People’s Bank of China action sends shivers down financial marketsBusiness | 26 Jan 2021 2:55 pm
A chill swept through China's financial markets after the central bank withdrew cash from the banking system and an official warned about asset bubbles, Bloomberg reports.
The People’s Bank of China drained about US$12 billion via open-market operations on Tuesday. The decision was unusual in the weeks before the Lunar New Year holiday, which in 2021 falls in mid-February, because residents typically need more cash to pay for seasonal travel and gifts. It also went against recent reports in Chinese newspapers that liquidity wouldn’t be tightened before the holidays.

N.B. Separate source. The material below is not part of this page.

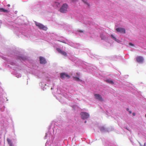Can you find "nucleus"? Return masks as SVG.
<instances>
[{"label": "nucleus", "mask_w": 146, "mask_h": 146, "mask_svg": "<svg viewBox=\"0 0 146 146\" xmlns=\"http://www.w3.org/2000/svg\"><path fill=\"white\" fill-rule=\"evenodd\" d=\"M78 32H80V33H82L83 32V31L82 30H79L78 31Z\"/></svg>", "instance_id": "nucleus-19"}, {"label": "nucleus", "mask_w": 146, "mask_h": 146, "mask_svg": "<svg viewBox=\"0 0 146 146\" xmlns=\"http://www.w3.org/2000/svg\"><path fill=\"white\" fill-rule=\"evenodd\" d=\"M126 129H127V130H128V129H127V128H126Z\"/></svg>", "instance_id": "nucleus-26"}, {"label": "nucleus", "mask_w": 146, "mask_h": 146, "mask_svg": "<svg viewBox=\"0 0 146 146\" xmlns=\"http://www.w3.org/2000/svg\"><path fill=\"white\" fill-rule=\"evenodd\" d=\"M94 96L95 98L99 100L101 102L103 101V100L102 98V97L99 94H95Z\"/></svg>", "instance_id": "nucleus-6"}, {"label": "nucleus", "mask_w": 146, "mask_h": 146, "mask_svg": "<svg viewBox=\"0 0 146 146\" xmlns=\"http://www.w3.org/2000/svg\"><path fill=\"white\" fill-rule=\"evenodd\" d=\"M137 61L140 63H142L144 59L141 56H138L136 58Z\"/></svg>", "instance_id": "nucleus-5"}, {"label": "nucleus", "mask_w": 146, "mask_h": 146, "mask_svg": "<svg viewBox=\"0 0 146 146\" xmlns=\"http://www.w3.org/2000/svg\"><path fill=\"white\" fill-rule=\"evenodd\" d=\"M60 54H62V55H64V56H67V53L64 51H62Z\"/></svg>", "instance_id": "nucleus-11"}, {"label": "nucleus", "mask_w": 146, "mask_h": 146, "mask_svg": "<svg viewBox=\"0 0 146 146\" xmlns=\"http://www.w3.org/2000/svg\"><path fill=\"white\" fill-rule=\"evenodd\" d=\"M0 11L4 12H8V11L7 10L3 8H0Z\"/></svg>", "instance_id": "nucleus-10"}, {"label": "nucleus", "mask_w": 146, "mask_h": 146, "mask_svg": "<svg viewBox=\"0 0 146 146\" xmlns=\"http://www.w3.org/2000/svg\"><path fill=\"white\" fill-rule=\"evenodd\" d=\"M133 114V116H135V113H133V114Z\"/></svg>", "instance_id": "nucleus-21"}, {"label": "nucleus", "mask_w": 146, "mask_h": 146, "mask_svg": "<svg viewBox=\"0 0 146 146\" xmlns=\"http://www.w3.org/2000/svg\"><path fill=\"white\" fill-rule=\"evenodd\" d=\"M7 6H8V7H9V6H10V5L9 4H8L7 5Z\"/></svg>", "instance_id": "nucleus-23"}, {"label": "nucleus", "mask_w": 146, "mask_h": 146, "mask_svg": "<svg viewBox=\"0 0 146 146\" xmlns=\"http://www.w3.org/2000/svg\"><path fill=\"white\" fill-rule=\"evenodd\" d=\"M117 31L120 32L121 33H125V30L123 28H118L116 29Z\"/></svg>", "instance_id": "nucleus-7"}, {"label": "nucleus", "mask_w": 146, "mask_h": 146, "mask_svg": "<svg viewBox=\"0 0 146 146\" xmlns=\"http://www.w3.org/2000/svg\"><path fill=\"white\" fill-rule=\"evenodd\" d=\"M82 118L83 119H86L88 118L89 117V115L86 112H82L80 113Z\"/></svg>", "instance_id": "nucleus-3"}, {"label": "nucleus", "mask_w": 146, "mask_h": 146, "mask_svg": "<svg viewBox=\"0 0 146 146\" xmlns=\"http://www.w3.org/2000/svg\"><path fill=\"white\" fill-rule=\"evenodd\" d=\"M56 50L59 53H61L62 51V50L60 48H57Z\"/></svg>", "instance_id": "nucleus-16"}, {"label": "nucleus", "mask_w": 146, "mask_h": 146, "mask_svg": "<svg viewBox=\"0 0 146 146\" xmlns=\"http://www.w3.org/2000/svg\"><path fill=\"white\" fill-rule=\"evenodd\" d=\"M60 76L61 78L62 79H64L65 77H67L69 78L70 77V76L68 74L64 73H61L60 74Z\"/></svg>", "instance_id": "nucleus-4"}, {"label": "nucleus", "mask_w": 146, "mask_h": 146, "mask_svg": "<svg viewBox=\"0 0 146 146\" xmlns=\"http://www.w3.org/2000/svg\"><path fill=\"white\" fill-rule=\"evenodd\" d=\"M111 37L115 40H116V38L113 35H111Z\"/></svg>", "instance_id": "nucleus-17"}, {"label": "nucleus", "mask_w": 146, "mask_h": 146, "mask_svg": "<svg viewBox=\"0 0 146 146\" xmlns=\"http://www.w3.org/2000/svg\"><path fill=\"white\" fill-rule=\"evenodd\" d=\"M9 145H10V146H13L12 143H11V144H9Z\"/></svg>", "instance_id": "nucleus-20"}, {"label": "nucleus", "mask_w": 146, "mask_h": 146, "mask_svg": "<svg viewBox=\"0 0 146 146\" xmlns=\"http://www.w3.org/2000/svg\"><path fill=\"white\" fill-rule=\"evenodd\" d=\"M40 62L41 64H45L46 63V60L42 57H39Z\"/></svg>", "instance_id": "nucleus-8"}, {"label": "nucleus", "mask_w": 146, "mask_h": 146, "mask_svg": "<svg viewBox=\"0 0 146 146\" xmlns=\"http://www.w3.org/2000/svg\"><path fill=\"white\" fill-rule=\"evenodd\" d=\"M145 117H146V114H145Z\"/></svg>", "instance_id": "nucleus-25"}, {"label": "nucleus", "mask_w": 146, "mask_h": 146, "mask_svg": "<svg viewBox=\"0 0 146 146\" xmlns=\"http://www.w3.org/2000/svg\"><path fill=\"white\" fill-rule=\"evenodd\" d=\"M68 8V5L66 4H64L59 10L62 13H65L67 11Z\"/></svg>", "instance_id": "nucleus-1"}, {"label": "nucleus", "mask_w": 146, "mask_h": 146, "mask_svg": "<svg viewBox=\"0 0 146 146\" xmlns=\"http://www.w3.org/2000/svg\"><path fill=\"white\" fill-rule=\"evenodd\" d=\"M35 24L36 26L38 27L39 29H43L44 31L47 30V28L42 24L36 22H35Z\"/></svg>", "instance_id": "nucleus-2"}, {"label": "nucleus", "mask_w": 146, "mask_h": 146, "mask_svg": "<svg viewBox=\"0 0 146 146\" xmlns=\"http://www.w3.org/2000/svg\"><path fill=\"white\" fill-rule=\"evenodd\" d=\"M82 1L86 5H87L89 6V4L87 3V1L86 0H82Z\"/></svg>", "instance_id": "nucleus-14"}, {"label": "nucleus", "mask_w": 146, "mask_h": 146, "mask_svg": "<svg viewBox=\"0 0 146 146\" xmlns=\"http://www.w3.org/2000/svg\"><path fill=\"white\" fill-rule=\"evenodd\" d=\"M100 37L102 40H104L106 39V37L103 34H101L100 35Z\"/></svg>", "instance_id": "nucleus-13"}, {"label": "nucleus", "mask_w": 146, "mask_h": 146, "mask_svg": "<svg viewBox=\"0 0 146 146\" xmlns=\"http://www.w3.org/2000/svg\"><path fill=\"white\" fill-rule=\"evenodd\" d=\"M129 44L130 46H134L133 44L132 43H129Z\"/></svg>", "instance_id": "nucleus-18"}, {"label": "nucleus", "mask_w": 146, "mask_h": 146, "mask_svg": "<svg viewBox=\"0 0 146 146\" xmlns=\"http://www.w3.org/2000/svg\"><path fill=\"white\" fill-rule=\"evenodd\" d=\"M7 142L8 143V144L9 145L10 144H11L12 143L11 140L7 138Z\"/></svg>", "instance_id": "nucleus-15"}, {"label": "nucleus", "mask_w": 146, "mask_h": 146, "mask_svg": "<svg viewBox=\"0 0 146 146\" xmlns=\"http://www.w3.org/2000/svg\"><path fill=\"white\" fill-rule=\"evenodd\" d=\"M106 82L109 83L111 84H114V82H113L112 80H106Z\"/></svg>", "instance_id": "nucleus-9"}, {"label": "nucleus", "mask_w": 146, "mask_h": 146, "mask_svg": "<svg viewBox=\"0 0 146 146\" xmlns=\"http://www.w3.org/2000/svg\"><path fill=\"white\" fill-rule=\"evenodd\" d=\"M127 110L128 111L129 110V108H127Z\"/></svg>", "instance_id": "nucleus-24"}, {"label": "nucleus", "mask_w": 146, "mask_h": 146, "mask_svg": "<svg viewBox=\"0 0 146 146\" xmlns=\"http://www.w3.org/2000/svg\"><path fill=\"white\" fill-rule=\"evenodd\" d=\"M74 79L76 81H80V79L78 77H73Z\"/></svg>", "instance_id": "nucleus-12"}, {"label": "nucleus", "mask_w": 146, "mask_h": 146, "mask_svg": "<svg viewBox=\"0 0 146 146\" xmlns=\"http://www.w3.org/2000/svg\"><path fill=\"white\" fill-rule=\"evenodd\" d=\"M129 112L130 113H131L132 112L131 111H129Z\"/></svg>", "instance_id": "nucleus-22"}]
</instances>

While Tuesday’s withdrawal was small in isolation, it added to signs that Beijing is growing wary of how cheap and plentiful liquidity has stoked excess in markets. PBOC adviser Ma Jun told local media that risks of asset bubbles – such as in the stock or property market – will remain if China doesn’t shift its focus toward job growth and inflation management instead.
The reaction was particularly brutal in Hong Kong’s stock market, where onshore funds were helping underpin a world-beating rally. Mainland investors bought a net HK$250 billion (US$32 billion) worth of Hong Kong stocks this year through Monday, almost 40 percent of last year’s total, and were buyers again on Tuesday. The Hang Seng Index slid by 2.7 percent from its highest level since June 2018, led by a 6.7 percent plunge in Tencent Holdings.
In mainland markets, a gauge of interbank borrowing costs jumped 32 basis points to 2.74 percent on Tuesday, the highest level in a year. Futures on Chinese government bonds due in a decade were poised for the biggest decline since September, while the CSI 300 Index of shares in Shanghai and Shenzhen, which has been approaching 2007’s record high, fell by 2.1 percent.
“The PBOC wants to bring investors out of the euphoria caused by abundant liquidity in December,” says Xing Zhaopeng, an economist at Australia & New Zealand Banking Group. “The PBOC is unlikely to loosen its purse strings at least this week, which will make cross-month liquidity very tight.”